All of this sounds outstanding. There should be more than 300,000 Self Pay Subscribers from the used car program based on the conversion rate and projected Gross Additions.
So, with new vehicle sales running well ahead of the first quarter of 2011, churn rates at only 1.9% and a robust used car program, why are the Net Additions only being guided to 1.5 million. Isn't this just more of Karmazin being conservative? On the call he said:
...this strong first quarter performance has made us comfortable in raising our full year net addition guidance from 1.3 million to 1.5 million. ... And yes, we continue to be conservative, but are more optimistic than we were 3 months ago.
If used cars are this strong, and new vehicle sales are strong, shouldn't guidance be raised much more? Even with Karmazin's history of being conservative, the low number can certainly be a cause for investors to be concerned.
Fair Value of the Shares
Are the shares priced correctly? Many bulls writing articles and comments on Seeking Alpha seem to think Friday's closing price of $2.16 represents a great buying opportunity. They will point to cash and Free Cash Flow (NYSE:FCF) or the unrecognized value of the spectrum or the NOLs or the monopoly. Others will claim there is market manipulation and short sellers conspiring to keep the share price down.
I look at the current and projected FCF per diluted share and see a share price I consider reasonable. It's a price that will continue to grow at a rate faster than the general market. It's also a price that is held in check by the uncertainty about what Liberty Media will do with its significant stake in the company.
Liberty continues to exercises significant negative controls over Sirius. These controls extend beyond the debt control noted above. From the 10Q: "Liberty Media Corporation has significant influence over our business and affairs and its interest may differ from ours."
When management has trained investors to look at company guidance as conservative, exceeding and even increasing guidance that guidance, creates much less excitement. When management uses superlatives to describe its performance and doesn't raise revenue, EBITDA or FCF despite raising net adds, isn't that a legitimate cause for concern? And if investors bid up the price prior to the CC expecting increases in revenue, EBITDA and FCF, doesn't that also put pressure on the price?
The market and individual stocks hate uncertainty. They move on news flows, technical factors, emotions, sentiment, confidence, momentum and a whole host of other factors. Individual stocks move largely on future expectations and as these expectations change over time, so does the price. During the conference call there was an incredible amount of focus on historical financial metrics, but little that stirred up excitement going forward. That's fine for those looking for longer term, stable growth (and I am), but I think most investors have much greater short term expectations.

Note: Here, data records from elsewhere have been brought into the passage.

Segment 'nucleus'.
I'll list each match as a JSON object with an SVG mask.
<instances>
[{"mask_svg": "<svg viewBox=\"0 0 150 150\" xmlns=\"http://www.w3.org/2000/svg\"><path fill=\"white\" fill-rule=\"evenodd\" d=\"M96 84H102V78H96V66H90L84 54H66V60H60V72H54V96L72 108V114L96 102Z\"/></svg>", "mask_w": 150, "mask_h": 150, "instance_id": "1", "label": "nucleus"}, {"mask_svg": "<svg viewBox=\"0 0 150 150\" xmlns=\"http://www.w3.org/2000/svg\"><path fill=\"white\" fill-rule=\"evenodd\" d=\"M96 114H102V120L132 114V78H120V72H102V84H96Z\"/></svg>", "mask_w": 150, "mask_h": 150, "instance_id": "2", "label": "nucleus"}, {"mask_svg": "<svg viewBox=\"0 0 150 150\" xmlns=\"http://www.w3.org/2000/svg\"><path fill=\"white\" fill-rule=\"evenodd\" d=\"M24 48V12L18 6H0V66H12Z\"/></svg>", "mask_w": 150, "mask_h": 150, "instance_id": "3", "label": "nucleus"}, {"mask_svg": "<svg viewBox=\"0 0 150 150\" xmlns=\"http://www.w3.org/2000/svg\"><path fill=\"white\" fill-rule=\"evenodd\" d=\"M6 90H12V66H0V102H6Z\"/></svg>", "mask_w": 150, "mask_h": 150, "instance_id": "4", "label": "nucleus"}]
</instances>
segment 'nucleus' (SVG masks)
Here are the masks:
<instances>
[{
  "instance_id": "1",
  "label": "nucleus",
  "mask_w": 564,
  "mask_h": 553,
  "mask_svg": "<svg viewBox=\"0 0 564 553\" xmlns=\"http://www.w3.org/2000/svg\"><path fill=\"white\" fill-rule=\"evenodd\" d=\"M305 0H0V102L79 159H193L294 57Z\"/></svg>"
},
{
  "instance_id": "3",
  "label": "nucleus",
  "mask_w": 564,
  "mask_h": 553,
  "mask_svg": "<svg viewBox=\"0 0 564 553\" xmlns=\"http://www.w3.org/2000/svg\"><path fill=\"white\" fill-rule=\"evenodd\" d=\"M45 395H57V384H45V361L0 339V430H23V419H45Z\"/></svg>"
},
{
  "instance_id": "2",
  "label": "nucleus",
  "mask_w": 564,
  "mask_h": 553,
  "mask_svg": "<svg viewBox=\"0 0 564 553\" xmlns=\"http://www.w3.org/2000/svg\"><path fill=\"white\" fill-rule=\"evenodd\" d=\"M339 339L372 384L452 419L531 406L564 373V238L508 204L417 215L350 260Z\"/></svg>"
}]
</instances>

And based on the reaction of the share price this week, they were disappointed.
Disclosure: I am long SIRI.
Additional disclosure: I have $3 January 2013 covered calls against most of my Sirius position, as well as some $2 and $2.50 January 2013 covered calls. I may initiate (or close) a buy stock/sell option position in Sirius, discussed in another article, at any time. I hold no positions nor do I currently plan to open a position in Liberty Media.